──────── INFORMATION PROVIDED

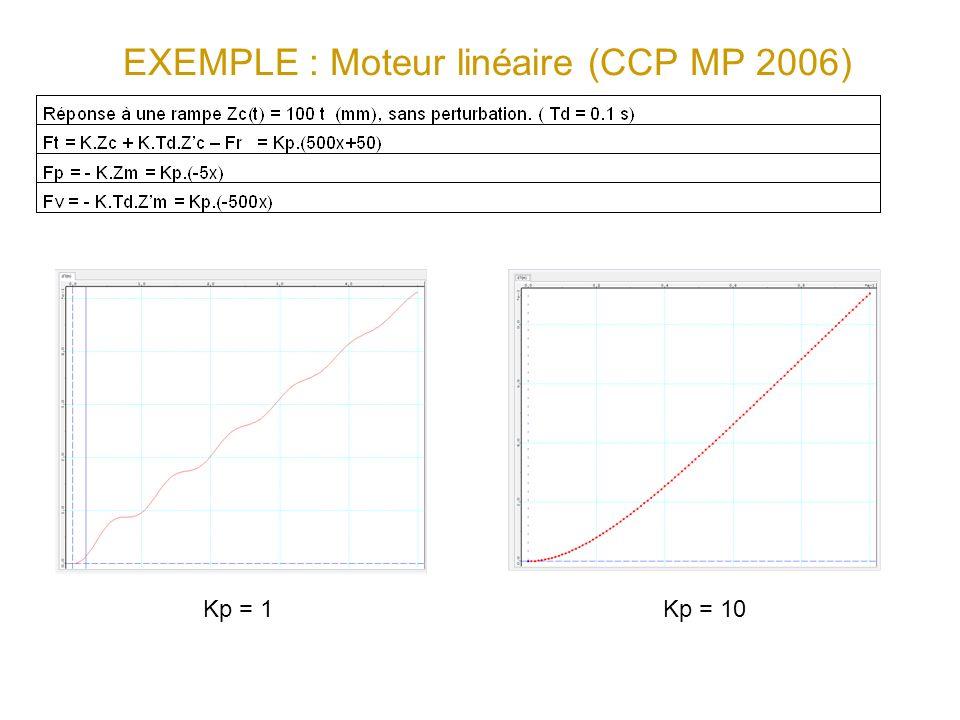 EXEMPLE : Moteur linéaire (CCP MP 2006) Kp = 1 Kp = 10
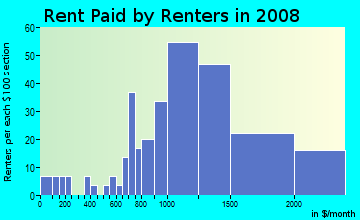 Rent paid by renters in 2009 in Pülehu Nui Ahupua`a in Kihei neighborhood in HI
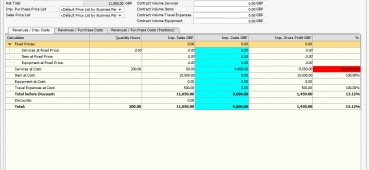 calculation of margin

────────────────

#### [WORK ITEM]
What is needed is a word-for-word copy of the data, minus its pictures.

#### [RESPONSE FOR THIS EXERCISE]
 EXEMPLE : Moteur linéaire (CCP MP 2006) Kp = 1 Kp = 10
 Rent paid by renters in 2009 in Pülehu Nui Ahupua`a in Kihei neighborhood in HI
 calculation of margin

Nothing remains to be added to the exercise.